Product Type: Journal Article

Year: 2017

Authors: Sheppard, J. L., T. W. Arnold, C. L. Amundson, and D. Klee


Suggested Citation:
Sheppard, J. L., T. W. Arnold, C. L. Amundson, and D. Klee. 2017. Effects of surgically implanted transmitters on reproduction and survival in mallards. Wildlife Society Bulletin 41(3):587-604. doi:10.1002/wsb.809

Abstract


Abdominally implanted radiotransmitters have been widely used in studies of waterbird ecology; however, the longer handling times and invasiveness of surgical implantation raise important concerns about animal welfare and potential effects on data quality. Although it is difficult to assess effects of handling and marking wild animals by comparing them with unmarked controls, insights can often be obtained by evaluating variation in handling or marking techniques. Here, we used data from 243 female mallards (Anas platyrhynchos) and mallard–grey duck hybrids (A. platyrhynchos × A. superciliosa) equipped with fully encapsulated abdominally implanted radiotransmitters from 2 study sites in New Zealand during 2014–2015 to assess potential marking effects. We evaluated survival, dispersal, and reproductive effort (e.g., breeding propensity, nest initiation date, clutch size) in response to 3 different attributes of handling duration and procedures: 1) processing time, including presurgery banding, measurements, and blood sampling of unanaesthetized birds; 2) surgery time from initiation to cessation of anesthetic; and 3) total holding time from first capture until release.
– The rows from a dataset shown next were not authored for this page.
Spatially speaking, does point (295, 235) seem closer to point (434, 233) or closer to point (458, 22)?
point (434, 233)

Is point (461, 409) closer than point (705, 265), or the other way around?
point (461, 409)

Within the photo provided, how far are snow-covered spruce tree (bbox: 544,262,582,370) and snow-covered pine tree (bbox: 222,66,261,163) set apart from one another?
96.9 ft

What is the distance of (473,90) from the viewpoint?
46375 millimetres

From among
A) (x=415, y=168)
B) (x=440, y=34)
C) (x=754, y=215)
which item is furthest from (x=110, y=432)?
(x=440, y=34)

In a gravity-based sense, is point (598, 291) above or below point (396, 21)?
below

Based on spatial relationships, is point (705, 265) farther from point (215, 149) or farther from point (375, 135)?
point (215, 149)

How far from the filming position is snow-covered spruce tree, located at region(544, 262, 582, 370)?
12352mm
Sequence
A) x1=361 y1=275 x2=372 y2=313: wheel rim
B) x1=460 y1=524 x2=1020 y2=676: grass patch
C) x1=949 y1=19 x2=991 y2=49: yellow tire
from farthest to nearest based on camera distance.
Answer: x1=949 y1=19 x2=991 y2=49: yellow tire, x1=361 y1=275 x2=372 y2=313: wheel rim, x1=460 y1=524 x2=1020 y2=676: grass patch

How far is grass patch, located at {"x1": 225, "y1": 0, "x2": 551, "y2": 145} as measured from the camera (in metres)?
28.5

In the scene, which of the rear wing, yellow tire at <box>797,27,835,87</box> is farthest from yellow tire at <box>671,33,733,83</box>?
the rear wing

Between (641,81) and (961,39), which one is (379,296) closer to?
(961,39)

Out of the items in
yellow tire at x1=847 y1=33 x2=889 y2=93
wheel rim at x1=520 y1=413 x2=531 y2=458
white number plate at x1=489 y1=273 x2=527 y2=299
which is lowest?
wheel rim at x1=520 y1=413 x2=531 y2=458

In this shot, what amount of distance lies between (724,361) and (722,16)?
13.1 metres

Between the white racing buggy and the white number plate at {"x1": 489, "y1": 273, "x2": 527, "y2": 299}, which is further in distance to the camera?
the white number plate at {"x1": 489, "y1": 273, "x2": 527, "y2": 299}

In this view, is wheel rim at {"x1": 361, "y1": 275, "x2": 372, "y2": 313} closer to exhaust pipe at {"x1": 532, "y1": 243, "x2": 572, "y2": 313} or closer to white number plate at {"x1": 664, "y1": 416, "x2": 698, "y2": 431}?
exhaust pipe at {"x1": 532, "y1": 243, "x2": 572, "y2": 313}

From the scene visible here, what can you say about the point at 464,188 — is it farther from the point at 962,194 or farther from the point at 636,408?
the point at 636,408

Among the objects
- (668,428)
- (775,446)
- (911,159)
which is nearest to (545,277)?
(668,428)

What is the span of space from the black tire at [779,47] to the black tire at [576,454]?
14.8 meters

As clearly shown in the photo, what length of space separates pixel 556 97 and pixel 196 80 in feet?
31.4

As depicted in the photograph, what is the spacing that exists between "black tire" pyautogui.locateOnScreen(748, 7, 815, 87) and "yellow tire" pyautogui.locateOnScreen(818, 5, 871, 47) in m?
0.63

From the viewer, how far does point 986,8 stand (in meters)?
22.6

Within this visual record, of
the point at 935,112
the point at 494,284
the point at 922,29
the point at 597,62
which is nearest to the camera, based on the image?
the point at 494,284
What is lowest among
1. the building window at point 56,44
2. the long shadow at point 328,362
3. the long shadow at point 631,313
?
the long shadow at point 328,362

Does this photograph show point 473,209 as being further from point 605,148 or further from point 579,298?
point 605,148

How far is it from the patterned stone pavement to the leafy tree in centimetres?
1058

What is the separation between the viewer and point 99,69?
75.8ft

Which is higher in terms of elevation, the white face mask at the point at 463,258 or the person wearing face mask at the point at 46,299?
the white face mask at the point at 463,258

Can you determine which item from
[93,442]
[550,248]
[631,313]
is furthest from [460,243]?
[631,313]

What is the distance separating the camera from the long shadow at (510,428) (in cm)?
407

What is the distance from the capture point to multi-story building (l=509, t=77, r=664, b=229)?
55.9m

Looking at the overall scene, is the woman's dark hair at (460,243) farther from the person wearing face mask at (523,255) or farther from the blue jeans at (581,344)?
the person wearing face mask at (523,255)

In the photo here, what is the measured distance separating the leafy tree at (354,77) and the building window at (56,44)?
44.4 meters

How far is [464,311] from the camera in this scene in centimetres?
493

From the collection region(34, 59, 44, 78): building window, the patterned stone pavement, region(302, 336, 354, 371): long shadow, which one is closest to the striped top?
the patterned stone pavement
We found no evidence that female survival, dispersal probability, or reproductive effort were negatively affected by holding, processing, or surgery time and concluded that we collected reliable data without compromising animal welfare. Our results support previous research that techniques using fully encapsulated abdominal-implant radiotransmitters are suitable to enable researchers to obtain reliable estimates of reproductive performance and survival.